Ready Player One was released on March 29th, and the current VR experience that comes the closest to realizing the vision of the OASIS depicted in the movie is the social VR experience of VRChat. By 2045, I predict that we’ll have a decentralized open metaverse that’s built on WebXR, and that it’ll be the open web that realizes the educational potential of OASIS that’s depicted within the novel version of Ready Player One. But I think we’ll continue to have open and closed systems just as we do today, and it’s likely that there will a closed, walled garden metaverse of interconnected worlds that is more akin to the vision of the OASIS that’s built by Gregarious Simulation Systems. But if you want to experience the OASIS today, then VRChat is the experience to check out.


I had a chance to talk with VRChat’s CEO and co-founder Graham Gaylor and Chief Creative Ron Millar at GDC where we talked about the recent growth of VRChat, what type of trends they’re seeing, what they’re doing to support streamers, and where they’re going in the future.

VRChat was one of the first social VR experiences to enable fully customizable avatars, but they also allow creators to upload their own worlds.
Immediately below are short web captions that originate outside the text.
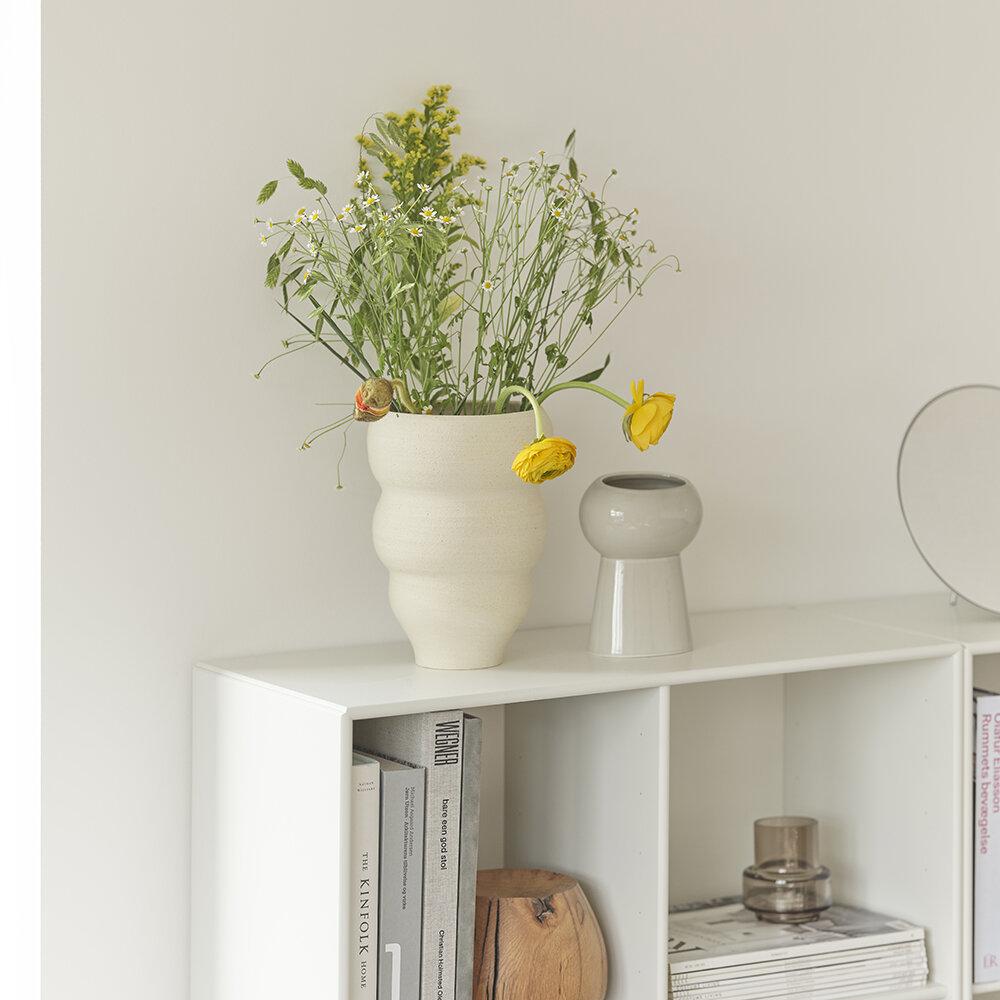 no-60-curved-hand-turned-vase-vanilla-flowers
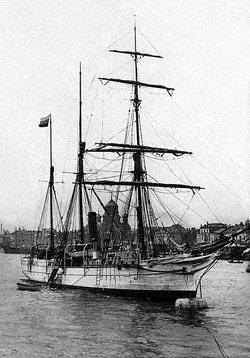 Шхуна «Святая Анна» в реке Неве, возле Благовещенского моста в Санкт-Петербурге, перед началом экспедиции Г.Л.Брусилова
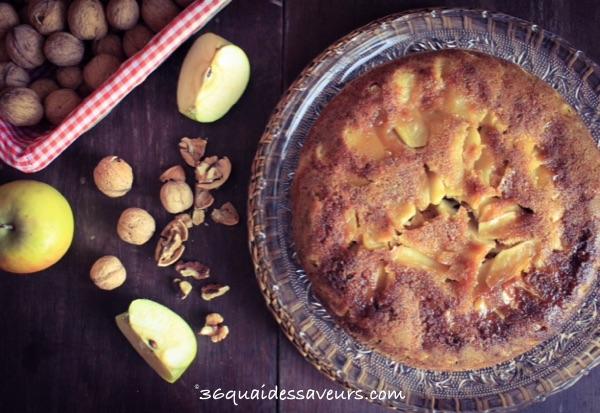 Gâteau aux pommes, aux noix et sucre muscovado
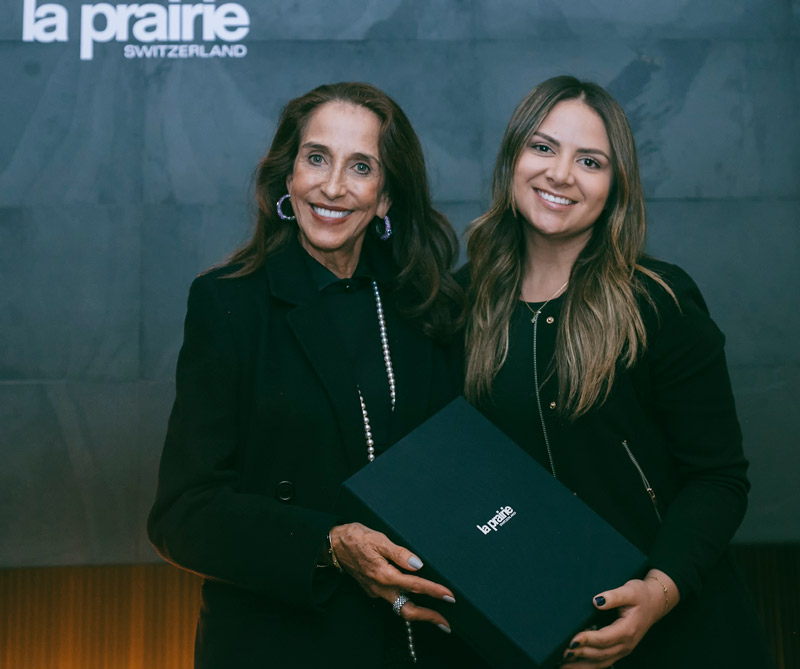 Pilar Castaño y Jennifer Boada, group manager de Distribeauté Colombia.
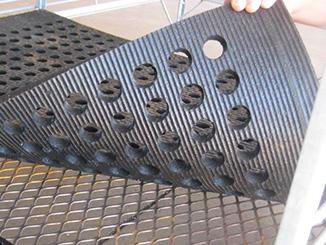 KRAIBURG CaBoMat Lochmatte einfach auf das Metallgitter in der Kälberbox auflegen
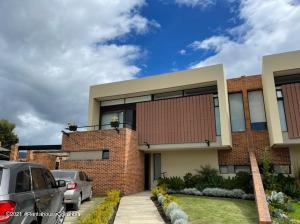 Casa En Arriendoen Cajica, Calahorra, Colombia, CO RAH: 22-859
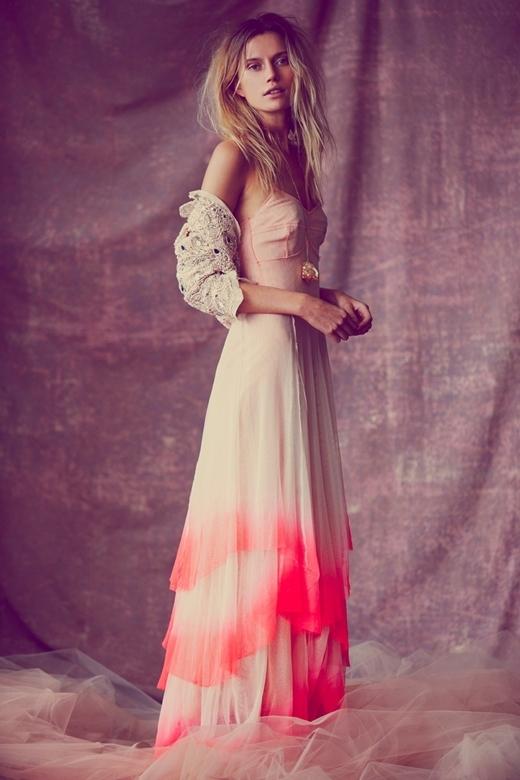 Ngất ngây với những chiếc áo cưới theo phong cách nhuộm dip dye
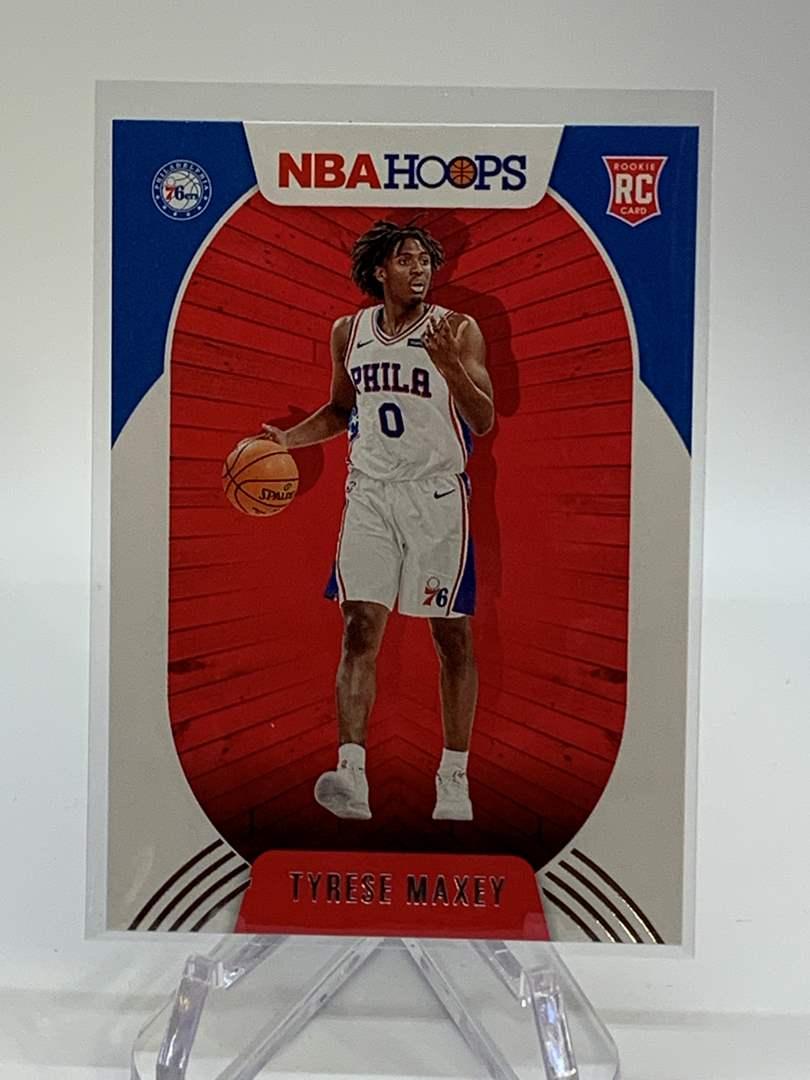 Lot # 132 2020-21 Panini NBA Hoops TYRESE MAXEY (main image)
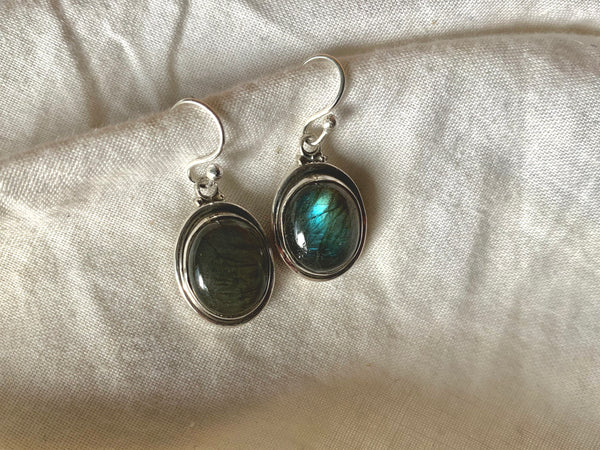 Labradorite Brea Earrings - Oval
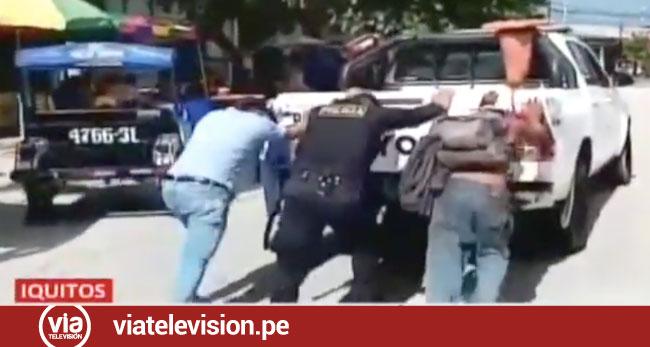 Asaltante y víctima empujan patrullero que se malogró cuando iban a la comisaría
VRChat went through some exponential grown in the Fall of 2017 thanks in part to a number of YouTubers including Jameskii & Nagzz21, and Twitch personalities like pokelawls, dyrus, greekgodx, and LIRIK who discovered the unique user-generated VRChat worlds, customized avatars, a fusion of pop culture references & memes, as well as opportunities for live action role play, cosplay, social games, and serendipitous social interactions in these virtual worlds.

'VRChat' Virality Runs Its Course After 3M Installs, Healthy Concurrent Usership Remains

VRChat has the most advanced friend-finding features of any Social VR experience, but they also have the user experience of traversing between virtual worlds with a group of people by dropping in-world portals. They also have a diverse range of different private social VR experiences including invite-only instances or instances where anyone invited can invite their friends.

VRChat has enabled a 2D desktop version of their experience allows non-VR PC players to participate in the social VR worlds, but with limited functionality including not being able to use their hands. Not all of the concurrent users on VRChat are in virtual reality, but it’s an experience that’s been inspiring a lot of people to buy a VR system in order to enhance their experience in the game. This support for non-VR participation has contributed to their rise in popularity, and this success means that they’ve had to deal with various moderation challenges that come with operating virtual social spaces at this scale.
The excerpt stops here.